Myanmar: Who Owns What, And Why It Matters
Denmark’s controversial decision to pay an anonymous source for beneficial ownership data drawn from the leaked Panama Papers this week is yet another example of growing demand for information on the individuals who truly own, control or benefit from companies.
The Danish tax minister indicated his government is seeking the information in order to pursue tax evasion investigations, demonstrating the critical role that beneficial ownership information can play in helping countries tackle this issue, and corruption more generally. A growing number of countries are committing to asking companies to disclose their beneficial owners. Nowhere is such transparency more important than in the extractive sector.
In February, the Extractive Industries Transparency Initiative’s international board adopted the 2016 EITI Standard. It requires implementing countries to request and companies to disclose beneficial ownership information by January 2020 at the latest. By January 2017, country-level stakeholder groups must develop roadmaps outlining how they will pursue such disclosures. With 51 EITI countries heading toward this first beneficial ownership disclosure deadline, all hands must be on deck to help country stakeholders in their planning around how beneficial ownership disclosure can be done in ways that address local contexts.

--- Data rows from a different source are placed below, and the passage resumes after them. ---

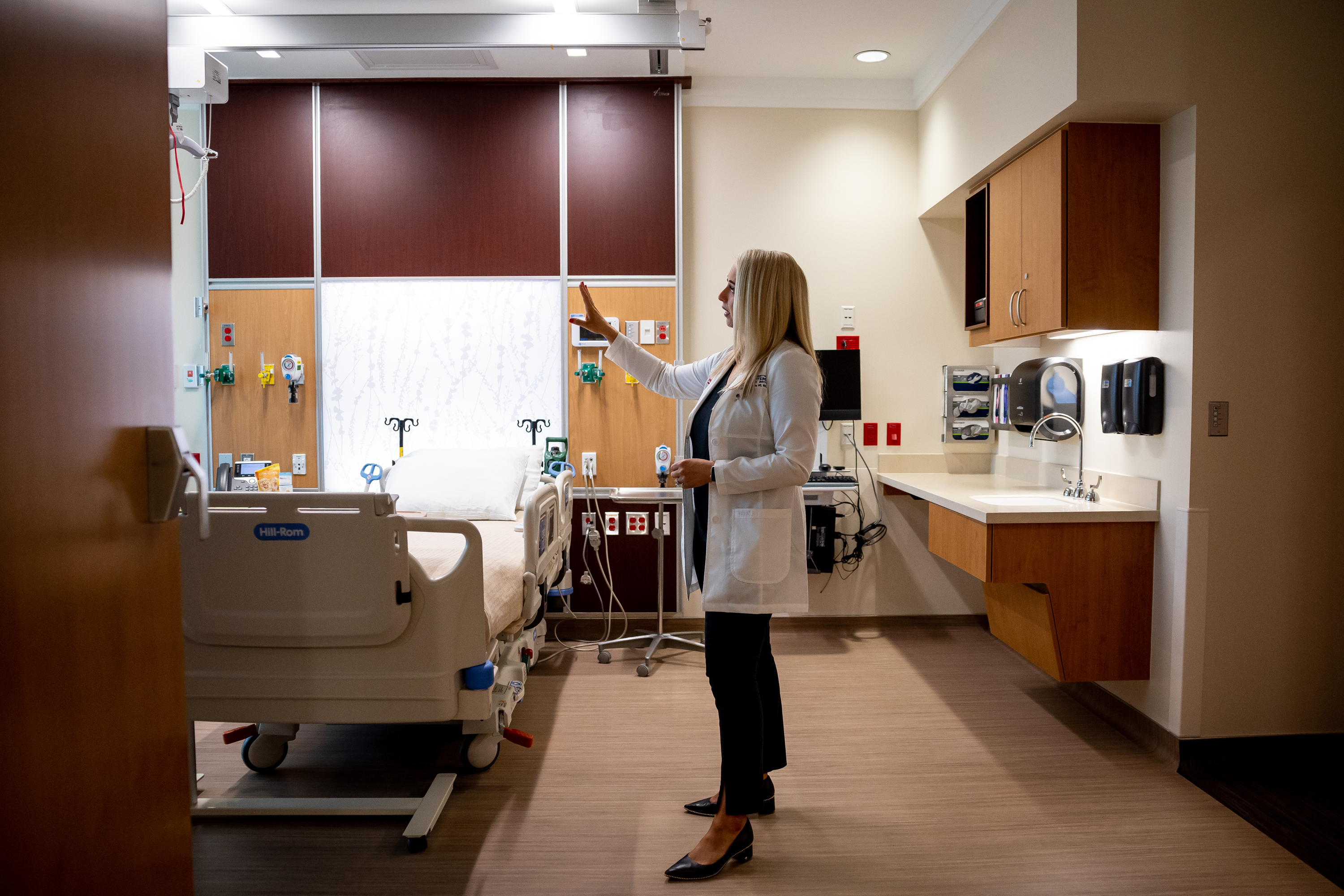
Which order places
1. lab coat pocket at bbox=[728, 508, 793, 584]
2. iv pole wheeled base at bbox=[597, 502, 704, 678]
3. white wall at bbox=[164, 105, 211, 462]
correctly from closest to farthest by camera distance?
lab coat pocket at bbox=[728, 508, 793, 584] → iv pole wheeled base at bbox=[597, 502, 704, 678] → white wall at bbox=[164, 105, 211, 462]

Along with other supporting organizations, NRGI has been providing support to countries on beneficial ownership transparency. This support ranges from providing technical advice on legal reforms that backstop such disclosures to facilitating the use of open data tools. In Myanmar, our research has revealed that beneficial ownership transparency could play a critical role in reforming the mineral and gemstone licensing process to improve economic and social outcomes in the country, and reducing conflict-of-interest risks associated with the role of state-owned enterprises in local content provision.

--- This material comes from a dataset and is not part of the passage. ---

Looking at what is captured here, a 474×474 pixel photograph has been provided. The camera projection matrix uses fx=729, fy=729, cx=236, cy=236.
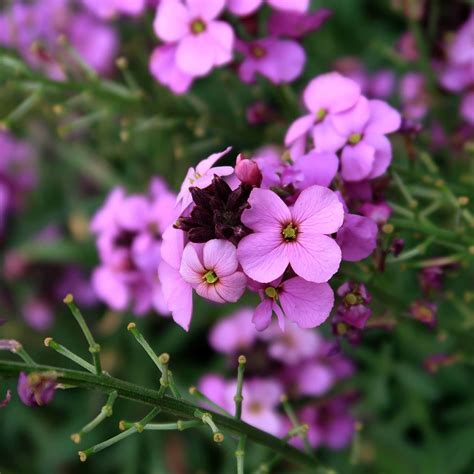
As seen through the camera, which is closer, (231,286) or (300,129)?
(231,286)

Based on the key messages in NRGI’s briefing “Owning Up,” and together with our partners at Global Witness, we are recommending seven steps that stakeholders in Myanmar could take to implement the EITI beneficial ownership requirements in a way that increases the potential for concrete improvements in natural resource governance:
- Set a strong beneficial ownership definition: Stakeholders in Myanmar should be clear about who is not a beneficial owner of a company, setting a definition with either no threshold for disclosure or a very low threshold, and ensuring politically exposed persons are covered.
- Agree on identifying information for beneficial owners: It is essential that there is sufficient accompanying information for the identity of each beneficial owner to be pinpointed, and for the nature of his or her interest in the company to be fully understood (i.e. full name, identifying details, means of control, etc.)

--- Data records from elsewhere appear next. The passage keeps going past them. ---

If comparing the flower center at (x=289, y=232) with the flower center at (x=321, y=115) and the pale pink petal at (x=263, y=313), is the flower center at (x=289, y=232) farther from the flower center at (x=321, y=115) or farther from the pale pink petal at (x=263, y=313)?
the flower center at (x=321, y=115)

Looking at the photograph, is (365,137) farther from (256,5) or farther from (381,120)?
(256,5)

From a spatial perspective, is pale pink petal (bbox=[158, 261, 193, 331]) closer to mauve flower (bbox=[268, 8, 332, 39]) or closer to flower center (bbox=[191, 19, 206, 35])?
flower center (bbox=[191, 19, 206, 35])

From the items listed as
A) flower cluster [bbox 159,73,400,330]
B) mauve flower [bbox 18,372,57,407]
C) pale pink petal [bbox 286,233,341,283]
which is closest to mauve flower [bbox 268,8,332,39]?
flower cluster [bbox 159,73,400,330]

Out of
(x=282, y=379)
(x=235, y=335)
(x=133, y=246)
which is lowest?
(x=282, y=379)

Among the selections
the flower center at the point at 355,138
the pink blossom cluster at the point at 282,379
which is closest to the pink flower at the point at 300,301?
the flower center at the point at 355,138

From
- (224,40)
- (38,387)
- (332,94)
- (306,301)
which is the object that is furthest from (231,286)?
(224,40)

- Agree on scope of disclosure in the short and long term:Ensure wide coverage of all relevant companies in the sector will be key.
- Establish mechanisms and timeframes for data collection: A clear process and timeframe will ensure companies are clear on when and how they should be reporting.
- Find a workable method for confirming information:Companies should be required to attest to the accuracy of information and provide documentation to back this up, tasking data collectors with cross-checking the information against available documentation or performing deeper audits could also help ensure accuracy.
- Publish information in an open data format: The beneficial ownership declarations coming out of the EITI process should be fully downloadable and accessible to the public so that anyone looking into the extractives sector or a particular company’s activities can review and use the data easily.
- Commit to improving extractive sector governance: The Myanmar government, responsible companies and civil society could multiply the benefits of new beneficial ownership information by combining it with other public resources as they carry out investigations or due diligence.